Isabel raised an eyebrow. “And what did he say to that?”
Stella looked pained. “He went off the deep end. He told me that it was absolute nonsense. He said that Norrie had never had any interest in the place up north and that the whole idea was ridiculous.” She sighed. “He just refused to listen to what I had to say. He refused point-blank.”
Isabel frowned. “Well, I can’t imagine that he’s going to take it from me, either.”
“Please try,” said Stella. “At least try. Even if he won’t listen to me, then he might pay attention to somebody who’s more or less a stranger. He can hardly be as rude to you as he was to me.”

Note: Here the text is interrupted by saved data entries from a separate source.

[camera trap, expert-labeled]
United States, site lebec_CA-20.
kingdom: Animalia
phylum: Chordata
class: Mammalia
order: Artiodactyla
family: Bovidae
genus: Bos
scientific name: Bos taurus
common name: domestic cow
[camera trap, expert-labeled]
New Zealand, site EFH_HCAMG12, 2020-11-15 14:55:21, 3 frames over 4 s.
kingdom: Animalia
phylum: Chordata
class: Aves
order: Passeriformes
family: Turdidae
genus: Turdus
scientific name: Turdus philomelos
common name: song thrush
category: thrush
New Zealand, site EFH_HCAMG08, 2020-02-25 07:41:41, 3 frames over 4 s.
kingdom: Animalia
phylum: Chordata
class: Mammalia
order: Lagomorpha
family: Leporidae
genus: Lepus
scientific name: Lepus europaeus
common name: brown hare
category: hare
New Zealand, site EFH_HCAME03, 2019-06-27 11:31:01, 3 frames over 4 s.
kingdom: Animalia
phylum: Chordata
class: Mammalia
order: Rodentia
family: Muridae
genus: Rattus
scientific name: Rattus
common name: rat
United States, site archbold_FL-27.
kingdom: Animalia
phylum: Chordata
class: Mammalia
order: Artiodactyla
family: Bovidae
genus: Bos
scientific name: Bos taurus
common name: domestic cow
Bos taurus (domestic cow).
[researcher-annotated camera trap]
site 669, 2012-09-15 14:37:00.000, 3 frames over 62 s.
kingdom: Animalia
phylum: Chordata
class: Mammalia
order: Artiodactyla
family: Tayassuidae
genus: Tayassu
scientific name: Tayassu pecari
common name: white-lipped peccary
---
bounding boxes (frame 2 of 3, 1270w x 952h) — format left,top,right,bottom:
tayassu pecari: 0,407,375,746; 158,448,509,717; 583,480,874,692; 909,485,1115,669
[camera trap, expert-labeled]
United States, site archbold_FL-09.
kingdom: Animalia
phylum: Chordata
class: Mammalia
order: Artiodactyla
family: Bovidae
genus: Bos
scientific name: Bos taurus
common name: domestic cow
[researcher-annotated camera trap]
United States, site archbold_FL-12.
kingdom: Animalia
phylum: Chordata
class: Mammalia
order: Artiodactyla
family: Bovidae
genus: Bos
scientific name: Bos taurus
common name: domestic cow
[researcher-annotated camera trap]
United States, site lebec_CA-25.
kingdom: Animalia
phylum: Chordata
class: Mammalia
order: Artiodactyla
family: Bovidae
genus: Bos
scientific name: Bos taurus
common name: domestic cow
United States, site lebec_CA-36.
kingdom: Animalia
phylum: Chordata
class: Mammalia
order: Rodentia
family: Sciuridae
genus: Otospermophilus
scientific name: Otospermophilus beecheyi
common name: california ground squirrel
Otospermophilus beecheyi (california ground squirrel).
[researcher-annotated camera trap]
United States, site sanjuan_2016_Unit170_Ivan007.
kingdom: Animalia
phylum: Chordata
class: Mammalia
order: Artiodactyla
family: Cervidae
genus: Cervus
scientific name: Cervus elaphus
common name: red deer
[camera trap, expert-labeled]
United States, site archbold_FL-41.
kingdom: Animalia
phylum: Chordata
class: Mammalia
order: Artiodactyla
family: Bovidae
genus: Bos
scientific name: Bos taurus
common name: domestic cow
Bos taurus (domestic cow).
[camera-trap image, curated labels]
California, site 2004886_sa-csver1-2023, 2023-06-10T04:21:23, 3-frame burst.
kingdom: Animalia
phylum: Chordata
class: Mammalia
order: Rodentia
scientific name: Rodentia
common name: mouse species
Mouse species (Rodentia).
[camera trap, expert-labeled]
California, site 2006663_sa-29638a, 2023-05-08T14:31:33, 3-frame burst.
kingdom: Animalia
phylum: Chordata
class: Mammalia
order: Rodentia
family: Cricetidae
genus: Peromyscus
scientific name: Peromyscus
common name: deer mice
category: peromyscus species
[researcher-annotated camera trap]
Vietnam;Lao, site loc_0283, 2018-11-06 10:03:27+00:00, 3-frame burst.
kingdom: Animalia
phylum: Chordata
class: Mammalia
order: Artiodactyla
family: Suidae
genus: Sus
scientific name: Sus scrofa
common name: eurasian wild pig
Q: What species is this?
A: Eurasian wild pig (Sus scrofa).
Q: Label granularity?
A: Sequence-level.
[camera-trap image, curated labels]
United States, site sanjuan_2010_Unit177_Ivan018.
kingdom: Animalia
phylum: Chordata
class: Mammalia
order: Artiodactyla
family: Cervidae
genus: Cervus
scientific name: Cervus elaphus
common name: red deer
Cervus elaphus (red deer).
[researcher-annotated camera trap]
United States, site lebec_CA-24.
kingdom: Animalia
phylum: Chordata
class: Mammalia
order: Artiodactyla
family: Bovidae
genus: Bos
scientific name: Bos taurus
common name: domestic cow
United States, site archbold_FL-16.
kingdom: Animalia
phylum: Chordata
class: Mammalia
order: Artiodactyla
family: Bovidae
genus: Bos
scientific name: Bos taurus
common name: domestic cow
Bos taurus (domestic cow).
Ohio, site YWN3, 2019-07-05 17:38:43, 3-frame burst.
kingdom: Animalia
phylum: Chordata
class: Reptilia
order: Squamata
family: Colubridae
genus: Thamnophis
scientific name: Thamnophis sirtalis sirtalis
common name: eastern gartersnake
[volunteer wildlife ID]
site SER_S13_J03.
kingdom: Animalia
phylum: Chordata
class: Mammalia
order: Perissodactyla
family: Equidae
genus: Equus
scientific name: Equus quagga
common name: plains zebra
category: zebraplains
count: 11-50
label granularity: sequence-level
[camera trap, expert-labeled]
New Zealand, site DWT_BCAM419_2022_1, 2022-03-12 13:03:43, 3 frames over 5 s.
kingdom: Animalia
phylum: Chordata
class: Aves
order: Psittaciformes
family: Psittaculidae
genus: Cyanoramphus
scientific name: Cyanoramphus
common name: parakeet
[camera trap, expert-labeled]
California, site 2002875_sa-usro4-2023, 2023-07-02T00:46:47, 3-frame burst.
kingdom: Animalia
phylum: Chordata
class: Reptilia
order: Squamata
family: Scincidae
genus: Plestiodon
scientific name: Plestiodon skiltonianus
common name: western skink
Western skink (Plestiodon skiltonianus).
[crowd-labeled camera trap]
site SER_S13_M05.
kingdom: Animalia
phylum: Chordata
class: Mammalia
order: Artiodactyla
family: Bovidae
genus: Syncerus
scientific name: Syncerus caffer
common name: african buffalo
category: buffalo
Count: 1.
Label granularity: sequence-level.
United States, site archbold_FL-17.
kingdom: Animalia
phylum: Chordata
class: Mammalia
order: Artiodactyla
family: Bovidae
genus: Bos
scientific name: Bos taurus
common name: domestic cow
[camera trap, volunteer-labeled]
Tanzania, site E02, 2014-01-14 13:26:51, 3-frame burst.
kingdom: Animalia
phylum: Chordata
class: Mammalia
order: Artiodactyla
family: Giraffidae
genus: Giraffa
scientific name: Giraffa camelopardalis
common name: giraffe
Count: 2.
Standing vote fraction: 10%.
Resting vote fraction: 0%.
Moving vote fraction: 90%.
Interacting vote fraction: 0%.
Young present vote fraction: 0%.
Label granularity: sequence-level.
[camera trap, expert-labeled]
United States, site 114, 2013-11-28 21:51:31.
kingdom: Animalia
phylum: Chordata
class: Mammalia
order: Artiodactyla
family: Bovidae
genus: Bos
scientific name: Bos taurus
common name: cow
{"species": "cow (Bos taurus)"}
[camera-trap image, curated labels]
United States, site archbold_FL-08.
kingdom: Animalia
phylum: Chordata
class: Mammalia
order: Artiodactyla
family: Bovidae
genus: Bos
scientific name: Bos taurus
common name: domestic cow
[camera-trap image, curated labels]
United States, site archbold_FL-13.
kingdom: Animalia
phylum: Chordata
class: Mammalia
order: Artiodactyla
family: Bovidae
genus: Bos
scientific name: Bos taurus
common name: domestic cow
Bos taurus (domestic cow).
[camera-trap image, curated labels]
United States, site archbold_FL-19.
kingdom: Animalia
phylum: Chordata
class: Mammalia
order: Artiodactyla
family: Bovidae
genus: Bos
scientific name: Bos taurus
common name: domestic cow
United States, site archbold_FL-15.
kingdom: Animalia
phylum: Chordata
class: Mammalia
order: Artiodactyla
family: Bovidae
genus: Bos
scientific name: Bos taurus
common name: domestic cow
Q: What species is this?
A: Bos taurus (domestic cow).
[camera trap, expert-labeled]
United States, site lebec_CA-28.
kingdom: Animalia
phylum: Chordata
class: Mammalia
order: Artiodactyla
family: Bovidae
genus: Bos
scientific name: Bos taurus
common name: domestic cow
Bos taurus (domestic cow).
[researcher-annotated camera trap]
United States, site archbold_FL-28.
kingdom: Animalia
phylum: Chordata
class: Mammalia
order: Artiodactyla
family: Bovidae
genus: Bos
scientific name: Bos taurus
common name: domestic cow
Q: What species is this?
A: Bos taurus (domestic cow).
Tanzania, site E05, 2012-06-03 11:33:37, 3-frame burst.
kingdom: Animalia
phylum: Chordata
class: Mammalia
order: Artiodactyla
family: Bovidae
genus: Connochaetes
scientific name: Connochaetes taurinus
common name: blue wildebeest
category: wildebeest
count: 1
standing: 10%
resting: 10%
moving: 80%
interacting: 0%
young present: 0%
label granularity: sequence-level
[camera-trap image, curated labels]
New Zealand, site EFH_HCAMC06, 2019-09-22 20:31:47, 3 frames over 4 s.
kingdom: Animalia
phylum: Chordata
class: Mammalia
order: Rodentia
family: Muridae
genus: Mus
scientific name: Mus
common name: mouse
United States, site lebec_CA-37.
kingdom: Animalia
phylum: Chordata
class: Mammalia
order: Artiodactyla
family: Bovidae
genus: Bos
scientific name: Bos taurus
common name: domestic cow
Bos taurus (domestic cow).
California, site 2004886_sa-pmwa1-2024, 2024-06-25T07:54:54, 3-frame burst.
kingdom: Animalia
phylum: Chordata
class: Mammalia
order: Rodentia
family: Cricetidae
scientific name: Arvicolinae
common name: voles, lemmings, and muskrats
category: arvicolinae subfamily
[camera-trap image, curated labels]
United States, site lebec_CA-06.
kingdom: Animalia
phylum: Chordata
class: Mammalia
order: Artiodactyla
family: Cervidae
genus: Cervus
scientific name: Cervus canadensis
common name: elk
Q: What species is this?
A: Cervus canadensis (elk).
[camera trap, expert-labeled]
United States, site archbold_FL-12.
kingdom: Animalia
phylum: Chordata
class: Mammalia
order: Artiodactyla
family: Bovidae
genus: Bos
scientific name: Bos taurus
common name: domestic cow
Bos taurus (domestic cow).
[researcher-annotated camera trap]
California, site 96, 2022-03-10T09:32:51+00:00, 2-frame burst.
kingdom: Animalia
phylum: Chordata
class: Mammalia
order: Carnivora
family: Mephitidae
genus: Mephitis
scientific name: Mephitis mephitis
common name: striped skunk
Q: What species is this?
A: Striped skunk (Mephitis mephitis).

“I’ll try,” said Isabel. But she felt it was hopeless. All that she had to back up her theory that Norrie and the drug manufacturers had acted together was the dubious evidence of her visit from David McLean—and that was hardly evidence. And then there was the question of Marcus’s depression. People in a state of depression often did not listen, being so caught up in their misery, their preoccupations. Marcus was not suddenly going to become open, become rational, just because of a few facts put before him by Isabel.
She followed Stella through to the drawing room with the wide window. Marcus was sitting exactly where he had been when she had last visited him; it was as if he had not moved at all. And he had probably moved very little. Perhaps he slept in that chair, she thought. Day in, day out, he sat there, virtually immobile. If this was shame, or guilt, then it was as vivid an instance of it as one might imagine.
“Isabel Dalhousie has come to see you,” announced Stella in a loud voice. She spoke as if she was addressing a child, or someone hard of hearing.
Marcus Moncrieff looked up and stared at Isabel. His expression was flat, but for a moment there was a flicker of a smile, a wan smile, produced, thought Isabel, through great effort. “Miss Dalhousie? Good morning.” It was said without enthusiasm, but Isabel thought the instinctive good manners of the Edinburgh doctor had not deserted him. Some of that was still there—fragments of personality surviving the onslaught of the clinical depression.
He tried to rise to his feet out of politeness, but Stella put a hand on his shoulder and gently pressed him back into his chair. “She won’t mind if you don’t get up,” she said. “She can sit here.”
She gestured to a chair in front of the window. Isabel shook hands with Marcus before she sat down opposite him. She glanced through the window; down below, far below, the buses crawled along Princes Street; flags fluttered from the top of the Scottish National Gallery, a Union flag and a Scottish saltire. Beyond the gallery, the curious spire of the Scott Monument, blackened by ancient soot, poked at the sky. Walter Scott in his chair looking upon a street that would be recognisable to him in some ways even today, but in others so alien; a street taken over by strangers.
Marcus interrupted her thoughts. “You’ve come to see me about this business of my nephew,” he said. “Or I assume that’s what you’ve come about.”
Isabel fixed him in the eye. “Yes. I have.”